Seluruh uang yang terkumpul itu, diduga diberikan ke atasan mereka dan masing-masing pengumpul mendapatkan fee 10 persen dari total masing-masing pengumpulan.
Dengan artian, MAS memperoleh 26 juta, 10 persen dari Rp 260 juta yang dikumpulkan di seksinya. S memperoleh Rp 6 juta, 10 persen dari Rp 60 juta. Sementara AG memperoleh Rp 10 juta dari Rp 100 juta dan MY mendapatkan Rp 24 juta dari 240 juta yang dipungli.
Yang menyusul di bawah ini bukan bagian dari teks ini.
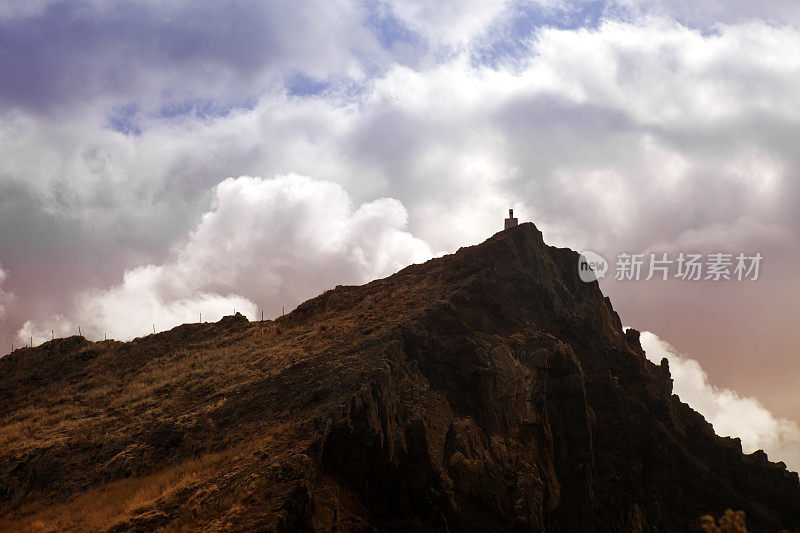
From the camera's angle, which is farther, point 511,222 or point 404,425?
point 511,222

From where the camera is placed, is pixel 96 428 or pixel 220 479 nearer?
pixel 220 479

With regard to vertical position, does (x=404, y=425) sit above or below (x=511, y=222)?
below

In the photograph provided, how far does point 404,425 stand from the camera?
36.3m

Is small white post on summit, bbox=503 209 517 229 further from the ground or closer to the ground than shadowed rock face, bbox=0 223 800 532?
further from the ground

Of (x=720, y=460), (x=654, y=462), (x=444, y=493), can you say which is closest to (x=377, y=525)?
(x=444, y=493)

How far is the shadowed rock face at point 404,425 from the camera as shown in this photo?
31.9 meters

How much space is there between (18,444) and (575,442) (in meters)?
36.0

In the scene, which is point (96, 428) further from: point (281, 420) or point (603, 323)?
point (603, 323)

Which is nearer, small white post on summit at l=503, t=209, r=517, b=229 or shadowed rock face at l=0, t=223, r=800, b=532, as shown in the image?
shadowed rock face at l=0, t=223, r=800, b=532

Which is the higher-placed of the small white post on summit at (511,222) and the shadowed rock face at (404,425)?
the small white post on summit at (511,222)

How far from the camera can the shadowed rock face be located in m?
31.9

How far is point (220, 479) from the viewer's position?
30.4 m

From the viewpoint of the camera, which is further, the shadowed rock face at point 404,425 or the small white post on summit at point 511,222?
the small white post on summit at point 511,222

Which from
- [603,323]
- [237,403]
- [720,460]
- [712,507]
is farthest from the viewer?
[603,323]
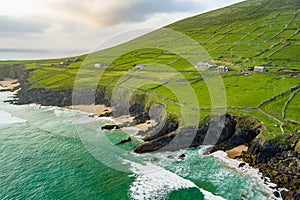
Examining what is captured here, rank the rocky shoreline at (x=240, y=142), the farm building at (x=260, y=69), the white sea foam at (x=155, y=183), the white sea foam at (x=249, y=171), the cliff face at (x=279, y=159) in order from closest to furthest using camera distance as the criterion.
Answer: the white sea foam at (x=155, y=183), the white sea foam at (x=249, y=171), the cliff face at (x=279, y=159), the rocky shoreline at (x=240, y=142), the farm building at (x=260, y=69)

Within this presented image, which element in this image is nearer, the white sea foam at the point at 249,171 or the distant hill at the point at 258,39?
the white sea foam at the point at 249,171

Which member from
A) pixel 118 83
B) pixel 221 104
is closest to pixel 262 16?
pixel 118 83

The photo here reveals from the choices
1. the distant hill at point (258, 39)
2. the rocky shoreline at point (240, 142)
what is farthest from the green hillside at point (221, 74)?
the rocky shoreline at point (240, 142)

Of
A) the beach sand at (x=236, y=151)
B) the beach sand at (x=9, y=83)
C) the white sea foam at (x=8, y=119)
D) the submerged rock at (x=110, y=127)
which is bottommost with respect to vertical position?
the beach sand at (x=236, y=151)

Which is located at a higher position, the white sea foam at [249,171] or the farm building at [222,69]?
the farm building at [222,69]

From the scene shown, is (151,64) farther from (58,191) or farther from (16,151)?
(58,191)

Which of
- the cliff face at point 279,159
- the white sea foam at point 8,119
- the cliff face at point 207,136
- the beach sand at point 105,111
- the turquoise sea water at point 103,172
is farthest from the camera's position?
the white sea foam at point 8,119

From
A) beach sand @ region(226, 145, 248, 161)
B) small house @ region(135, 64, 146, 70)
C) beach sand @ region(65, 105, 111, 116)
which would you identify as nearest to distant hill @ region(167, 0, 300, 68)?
small house @ region(135, 64, 146, 70)

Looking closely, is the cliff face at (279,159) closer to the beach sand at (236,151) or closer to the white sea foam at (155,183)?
the beach sand at (236,151)

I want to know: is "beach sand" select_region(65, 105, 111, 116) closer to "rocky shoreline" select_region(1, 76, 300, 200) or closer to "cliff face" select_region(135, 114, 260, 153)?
"rocky shoreline" select_region(1, 76, 300, 200)
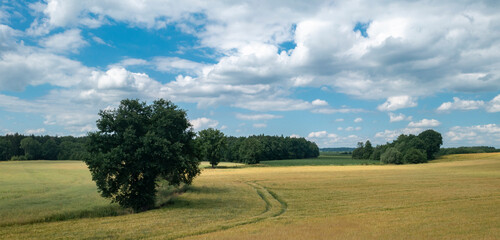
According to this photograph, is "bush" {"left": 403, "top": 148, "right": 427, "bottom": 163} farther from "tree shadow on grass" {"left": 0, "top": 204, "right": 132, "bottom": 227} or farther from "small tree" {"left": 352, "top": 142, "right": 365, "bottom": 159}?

Setelah uang tersebut berhasil dikumpulkan, jaksa lebih dulu menciduk staf AH dengan uang di tasnya Rp 60 juta diduga fee yang diperoleh dari pungli yang dikumpulkannya dari semua kepala seksi.
Terhadap informasi ini, pihak jaksa masih terus mendalami dan meminta keterangan semua pihak yang terlibat.
“Jaksa masih mengumpulkan data dan informasi soal kasus ini,” tuturnya.
Sementara itu, Kepala Dinas Kominfo Sultra Syaifullah belum memberikan jawaban terhadap informasi ini. Begitu pula empat pejabat yang diinisialkan namanya.